落語に見る食の風景④~豆腐
子供の頃、町内のお豆腐屋さんではその日に売れ残った豆腐が半額・・・昭和40年前後で1丁5円か10円だったような・・・で買えるので、夕方によく鍋を持って買いに走らされました。
角が少し欠けたような豆腐をおまけしてくれたりして、子供心に嬉しかったことを覚えています。
豆腐は中国、韓国などアジア各国で日常的に食べられていますが、ロサンゼルスやウィーンで「TOFU」と標記されて売られているのを見たことがあります。今や日本を代表する食材の一つといえます。
日本には遣唐使によって伝えられたといわれていますが、初めは上流階級の食べ物で庶民の口に入る代物ではなかったそうです。
庶民の食生活に根付いたのは江戸中期頃からで、落語の歴史とほぼ同じくらいです。
天明2年(1782)に「豆腐百珍」なる豆腐料理のレシピ本が出版されてベストセラーになっています。
その内容たるや、ほとんどが今日のメニューとして再現できるもので、改めて江戸の食文化の高さに感心させられます。
「豆腐百珍」現代版では再現レシピを紹介。
「豆腐百珍」現代版 「豆腐百珍」原版
そんなわけで、落語には豆腐や豆腐屋を題材とした演目が本当にたくさんあります。
「酢豆腐」は、暑い盛りに腐ってカビが生えている豆腐を、知ったかぶりで通人気取りの気に食わない若旦那に食べさせてしまうという噺。
「若旦那、これは一体なんてえんです?」
「これは、酢豆腐でげすな」と知ったかぶりをするところが、なんとも滑稽です。
若干ストーリーが違いますが、同様の噺が上方では「ちりとてちん」という演目になっています。
最近、東京の噺家でも「ちりとてちん」と題して演じている人もいます。
「甲府ぃ」は甲州から江戸に出てきた善吉という男が、懐中物をスリに盗られて一文無しになってしまいます。
ひもじさに豆腐屋の前で湯気を立てている卯の花(おから)をつい盗み食いするところから幕が開きます。
善吉の宗旨が自分と同じ法華宗と知った豆腐屋の主人は、善吉を住み込みで働かせることに。

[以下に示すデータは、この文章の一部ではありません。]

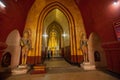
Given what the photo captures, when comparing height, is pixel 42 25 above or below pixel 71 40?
above

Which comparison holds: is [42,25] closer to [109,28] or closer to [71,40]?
[71,40]

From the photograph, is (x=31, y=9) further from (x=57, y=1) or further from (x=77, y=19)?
(x=77, y=19)

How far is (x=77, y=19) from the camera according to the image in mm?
6383

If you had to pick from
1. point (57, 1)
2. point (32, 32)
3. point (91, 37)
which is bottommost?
point (91, 37)

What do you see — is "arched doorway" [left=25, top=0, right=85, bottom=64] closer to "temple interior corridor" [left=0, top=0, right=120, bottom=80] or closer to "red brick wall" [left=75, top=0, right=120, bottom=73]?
"temple interior corridor" [left=0, top=0, right=120, bottom=80]

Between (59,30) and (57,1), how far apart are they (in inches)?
236

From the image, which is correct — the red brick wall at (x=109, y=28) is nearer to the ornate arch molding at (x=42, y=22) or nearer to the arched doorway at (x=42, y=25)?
the arched doorway at (x=42, y=25)

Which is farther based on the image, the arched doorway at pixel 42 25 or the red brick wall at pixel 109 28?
the arched doorway at pixel 42 25

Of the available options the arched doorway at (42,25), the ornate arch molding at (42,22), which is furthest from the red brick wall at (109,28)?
the ornate arch molding at (42,22)

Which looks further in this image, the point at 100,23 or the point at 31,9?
the point at 31,9

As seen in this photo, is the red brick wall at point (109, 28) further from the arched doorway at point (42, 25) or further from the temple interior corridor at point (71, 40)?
the arched doorway at point (42, 25)

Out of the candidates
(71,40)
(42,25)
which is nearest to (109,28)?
(71,40)

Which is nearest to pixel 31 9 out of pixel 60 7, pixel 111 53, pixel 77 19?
pixel 60 7

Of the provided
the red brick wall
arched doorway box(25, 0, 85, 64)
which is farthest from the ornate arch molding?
the red brick wall
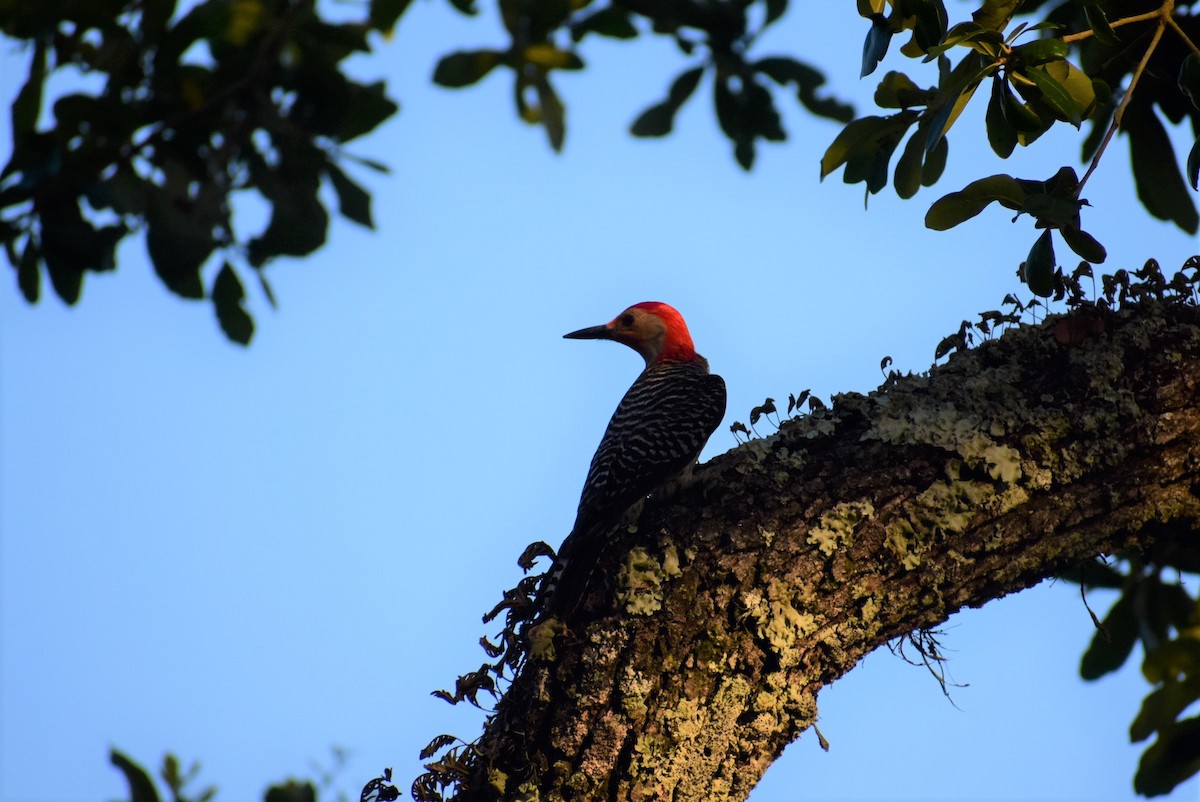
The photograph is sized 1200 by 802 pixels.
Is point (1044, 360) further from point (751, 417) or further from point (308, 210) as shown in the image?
point (308, 210)

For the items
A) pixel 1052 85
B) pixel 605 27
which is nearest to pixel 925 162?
pixel 1052 85

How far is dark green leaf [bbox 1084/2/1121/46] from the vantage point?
307 centimetres

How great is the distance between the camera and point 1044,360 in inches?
130

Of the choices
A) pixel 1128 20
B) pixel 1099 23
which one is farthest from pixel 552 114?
pixel 1128 20

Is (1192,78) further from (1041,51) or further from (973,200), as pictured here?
(973,200)

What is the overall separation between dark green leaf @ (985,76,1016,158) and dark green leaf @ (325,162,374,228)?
1.86 metres

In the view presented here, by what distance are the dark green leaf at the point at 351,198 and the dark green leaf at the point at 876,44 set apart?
1.49m

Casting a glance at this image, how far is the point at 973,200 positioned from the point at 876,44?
1.74 ft

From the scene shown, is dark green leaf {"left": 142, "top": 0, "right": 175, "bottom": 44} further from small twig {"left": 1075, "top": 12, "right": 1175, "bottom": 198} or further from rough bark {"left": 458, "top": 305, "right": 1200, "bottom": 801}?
small twig {"left": 1075, "top": 12, "right": 1175, "bottom": 198}

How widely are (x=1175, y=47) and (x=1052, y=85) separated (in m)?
1.22

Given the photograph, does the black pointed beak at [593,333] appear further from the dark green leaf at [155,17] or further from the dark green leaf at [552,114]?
the dark green leaf at [155,17]

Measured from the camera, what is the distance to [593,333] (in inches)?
257

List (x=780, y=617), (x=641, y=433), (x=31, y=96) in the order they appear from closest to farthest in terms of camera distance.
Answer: (x=31, y=96)
(x=780, y=617)
(x=641, y=433)

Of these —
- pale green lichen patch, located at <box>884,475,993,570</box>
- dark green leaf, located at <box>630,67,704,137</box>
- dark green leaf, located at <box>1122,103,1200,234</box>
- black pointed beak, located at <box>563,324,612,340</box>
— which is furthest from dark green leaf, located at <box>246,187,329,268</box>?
black pointed beak, located at <box>563,324,612,340</box>
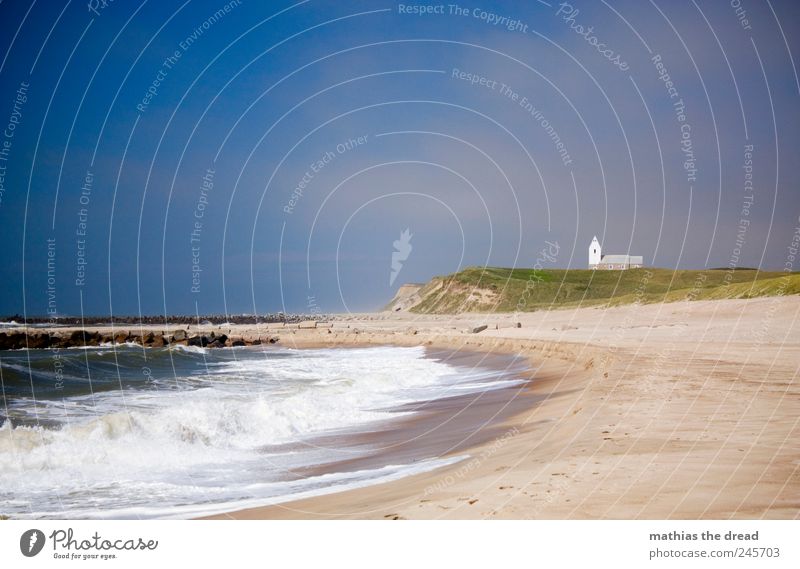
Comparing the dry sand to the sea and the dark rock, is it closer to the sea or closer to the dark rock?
the sea

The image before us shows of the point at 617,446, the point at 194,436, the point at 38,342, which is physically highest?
the point at 38,342

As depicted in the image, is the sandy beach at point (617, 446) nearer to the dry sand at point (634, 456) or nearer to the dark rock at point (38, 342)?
the dry sand at point (634, 456)

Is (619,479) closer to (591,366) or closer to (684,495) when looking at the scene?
(684,495)

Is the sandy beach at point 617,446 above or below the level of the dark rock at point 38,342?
below

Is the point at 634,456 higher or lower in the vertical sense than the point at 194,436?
higher

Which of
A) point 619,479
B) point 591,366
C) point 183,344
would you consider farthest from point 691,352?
point 183,344

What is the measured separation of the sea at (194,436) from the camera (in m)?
9.56

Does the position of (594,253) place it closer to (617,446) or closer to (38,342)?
(38,342)

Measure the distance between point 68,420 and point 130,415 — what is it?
7.77 ft

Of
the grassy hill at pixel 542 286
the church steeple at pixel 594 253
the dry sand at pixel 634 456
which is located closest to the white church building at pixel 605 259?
the church steeple at pixel 594 253

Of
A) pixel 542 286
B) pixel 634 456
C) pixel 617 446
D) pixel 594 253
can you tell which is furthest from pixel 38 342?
pixel 594 253

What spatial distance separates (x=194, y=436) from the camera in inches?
567
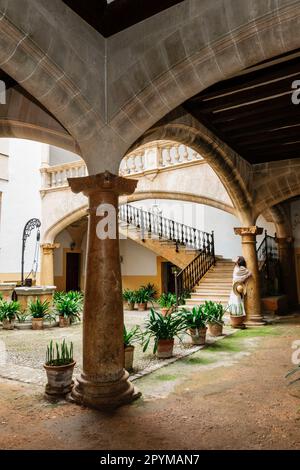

「豆腐ぃ、ゴマ入りがんもどき」という売り声を教わり、働き者の善吉はあっという間に人気者になって店は大繁盛です。主人は益々気に入って、善吉を一人娘のお花の婿にしてしまいます。
若夫婦が、甲府の叔父さんへの報告と、身延山の願解きのために旅に出ることになりました。
旅支度を整えて店先に立つと、近所の人達が、仲睦まじい似合いの二人に「どこまで行くんだい?」
それに答えて善吉が「甲府ぃ(豆腐ぃ)」と言い、お花が続けて「お参り願ほどき(ゴマ入りがんもどき)」というサゲです。
「徂徠豆腐」は別名「出世豆腐」ともいい、荻生徂徠が柳沢吉保に召抱えられる前後の噺です。
徂徠先生が貧乏をしていた頃、豆腐屋七兵衛に炊いた卯の花(おから)を毎日差し入れてもらいます。
後に七兵衛の家が火事で丸焼けになった時、恩返しで徂徠先生が助けてやるという噺です。
おから(卯の花)を食べていた鹿を誤って殺してしまった豆腐屋に奉行が温情ある裁きを下す「鹿政談」や義太夫の会に行きたくない豆腐屋が、がんもどきの大量注文があったので行けないと言い訳をする「寝床」など、落語に登場する豆腐の噺はどれもこれも庶民的です。
豆腐はそのままで冷や奴に、ちょっと手を加えて湯豆腐や揚げだし豆腐に・・・低脂肪で高たんぱくで理想的な食品です。
豆乳、おから(卯の花、きらず、おかべ等呼び方も多様)、油揚げ、厚揚げ、がんもどき、焼き豆腐と豆腐メニューのバリエーションは無限大。
値段も手頃で、庶民の台所になくてはならない食材です。